_Exercise instructions_
An exact copy, beginning at the line containing "أفضل شركة تنظيف كنب بالطائف 0544401211" and ending at the final line of the records that follow, is the answer; it has no pictures and no other text.

_Available data_
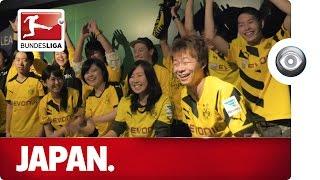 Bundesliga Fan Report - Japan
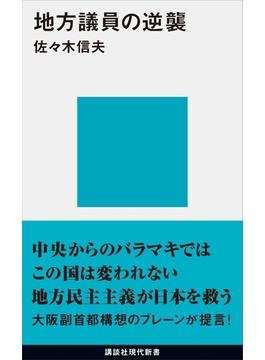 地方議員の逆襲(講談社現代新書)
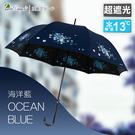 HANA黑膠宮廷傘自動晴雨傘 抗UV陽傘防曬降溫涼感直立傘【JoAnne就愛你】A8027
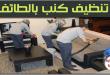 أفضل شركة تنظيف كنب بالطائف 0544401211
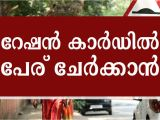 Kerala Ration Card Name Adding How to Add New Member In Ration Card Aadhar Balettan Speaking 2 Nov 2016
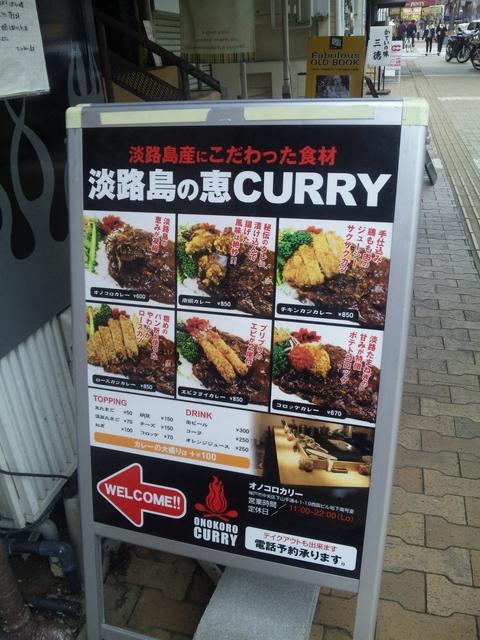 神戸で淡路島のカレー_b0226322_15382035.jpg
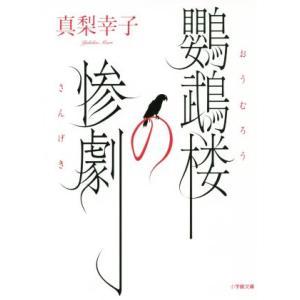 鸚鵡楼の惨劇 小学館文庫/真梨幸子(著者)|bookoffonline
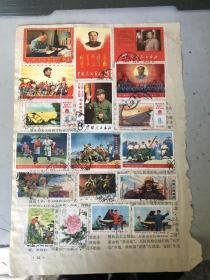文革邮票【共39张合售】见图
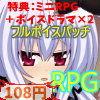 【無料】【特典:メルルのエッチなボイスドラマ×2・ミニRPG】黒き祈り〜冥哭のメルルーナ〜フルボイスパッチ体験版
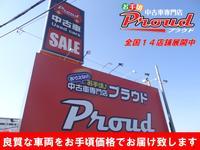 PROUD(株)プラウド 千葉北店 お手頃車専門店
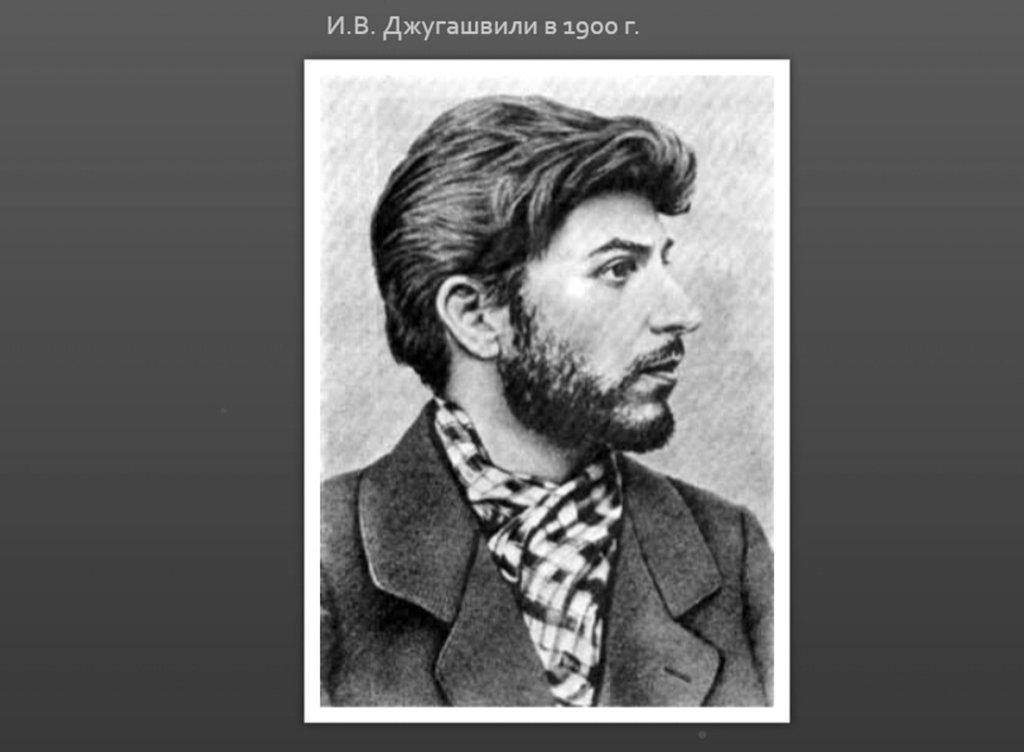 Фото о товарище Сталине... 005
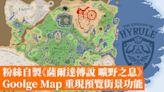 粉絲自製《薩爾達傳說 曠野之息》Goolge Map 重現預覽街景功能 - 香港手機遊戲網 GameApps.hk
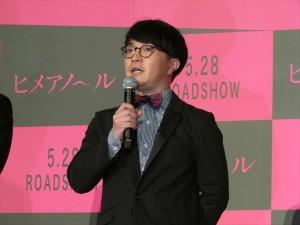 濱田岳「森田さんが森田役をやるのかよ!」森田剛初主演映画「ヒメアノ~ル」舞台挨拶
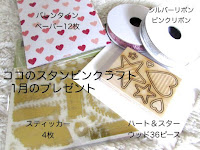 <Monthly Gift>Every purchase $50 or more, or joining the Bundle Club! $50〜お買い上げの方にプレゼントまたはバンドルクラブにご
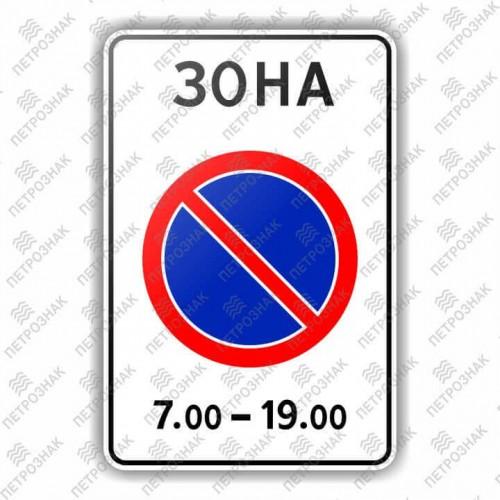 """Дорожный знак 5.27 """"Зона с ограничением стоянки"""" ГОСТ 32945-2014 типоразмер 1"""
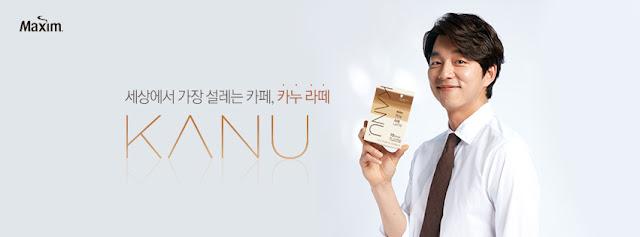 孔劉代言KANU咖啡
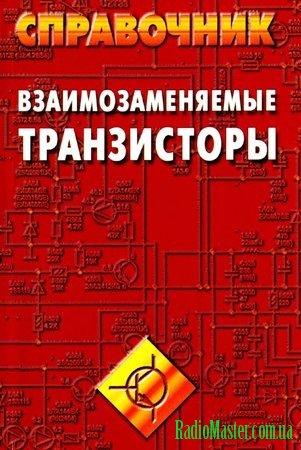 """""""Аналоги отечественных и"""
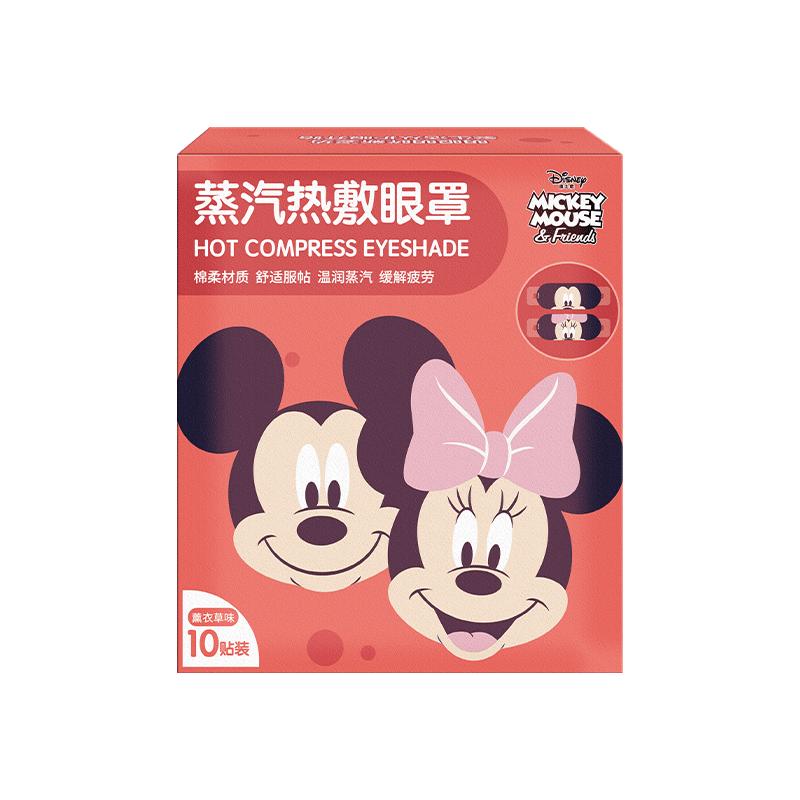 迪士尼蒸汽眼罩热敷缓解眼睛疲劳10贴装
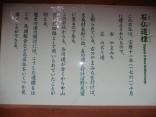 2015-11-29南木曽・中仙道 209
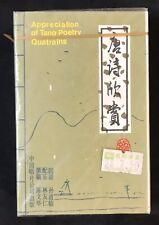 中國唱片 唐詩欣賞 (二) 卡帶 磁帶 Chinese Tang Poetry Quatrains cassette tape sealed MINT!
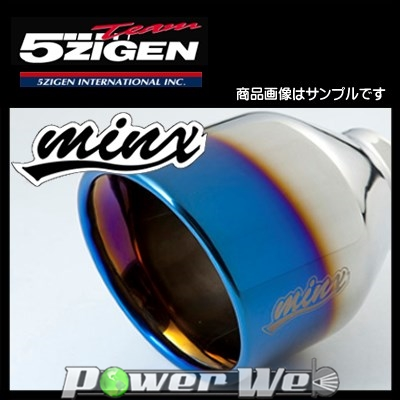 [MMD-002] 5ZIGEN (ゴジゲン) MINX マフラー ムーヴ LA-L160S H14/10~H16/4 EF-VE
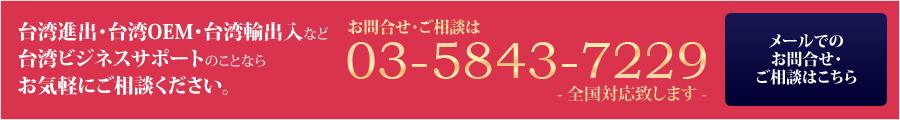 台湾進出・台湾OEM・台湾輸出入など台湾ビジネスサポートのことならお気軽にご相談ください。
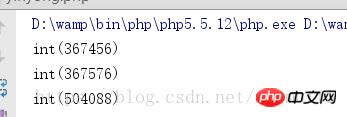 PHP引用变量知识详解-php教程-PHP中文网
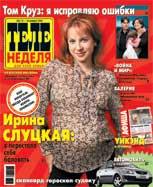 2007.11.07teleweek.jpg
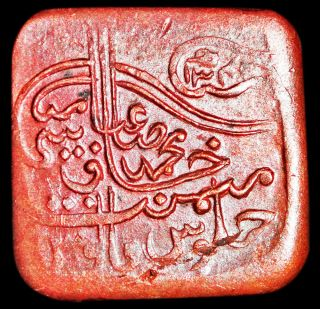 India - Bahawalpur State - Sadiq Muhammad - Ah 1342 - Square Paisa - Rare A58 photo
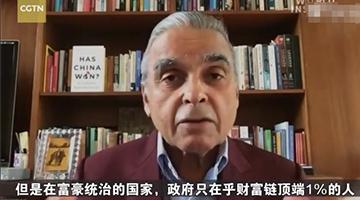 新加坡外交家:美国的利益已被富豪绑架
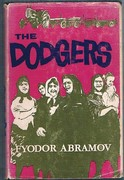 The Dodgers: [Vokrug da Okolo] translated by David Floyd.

_Response to this task_
 أفضل شركة تنظيف كنب بالطائف 0544401211
 Kerala Ration Card Name Adding How to Add New Member In Ration Card Aadhar Balettan Speaking 2 Nov 2016
 神戸で淡路島のカレー_b0226322_15382035.jpg
 鸚鵡楼の惨劇 小学館文庫/真梨幸子(著者)|bookoffonline
文革邮票【共39张合售】见图
 【無料】【特典:メルルのエッチなボイスドラマ×2・ミニRPG】黒き祈り〜冥哭のメルルーナ〜フルボイスパッチ体験版
 PROUD(株)プラウド 千葉北店 お手頃車専門店
 Фото о товарище Сталине... 005
 粉絲自製《薩爾達傳說 曠野之息》Goolge Map 重現預覽街景功能 - 香港手機遊戲網 GameApps.hk
 濱田岳「森田さんが森田役をやるのかよ!」森田剛初主演映画「ヒメアノ~ル」舞台挨拶
 <Monthly Gift>Every purchase $50 or more, or joining the Bundle Club! $50〜お買い上げの方にプレゼントまたはバンドルクラブにご
 """Дорожный знак 5.27 """"Зона с ограничением стоянки"""" ГОСТ 32945-2014 типоразмер 1"""
 孔劉代言KANU咖啡
 """""""Аналоги отечественных и"""
 迪士尼蒸汽眼罩热敷缓解眼睛疲劳10贴装
 2015-11-29南木曽・中仙道 209
 中國唱片 唐詩欣賞 (二) 卡帶 磁帶 Chinese Tang Poetry Quatrains cassette tape sealed MINT!
 [MMD-002] 5ZIGEN (ゴジゲン) MINX マフラー ムーヴ LA-L160S H14/10~H16/4 EF-VE
 台湾進出・台湾OEM・台湾輸出入など台湾ビジネスサポートのことならお気軽にご相談ください。
 PHP引用变量知识详解-php教程-PHP中文网
 2007.11.07teleweek.jpg
 India - Bahawalpur State - Sadiq Muhammad - Ah 1342 - Square Paisa - Rare A58 photo
 新加坡外交家:美国的利益已被富豪绑架
 The Dodgers: [Vokrug da Okolo] translated by David Floyd.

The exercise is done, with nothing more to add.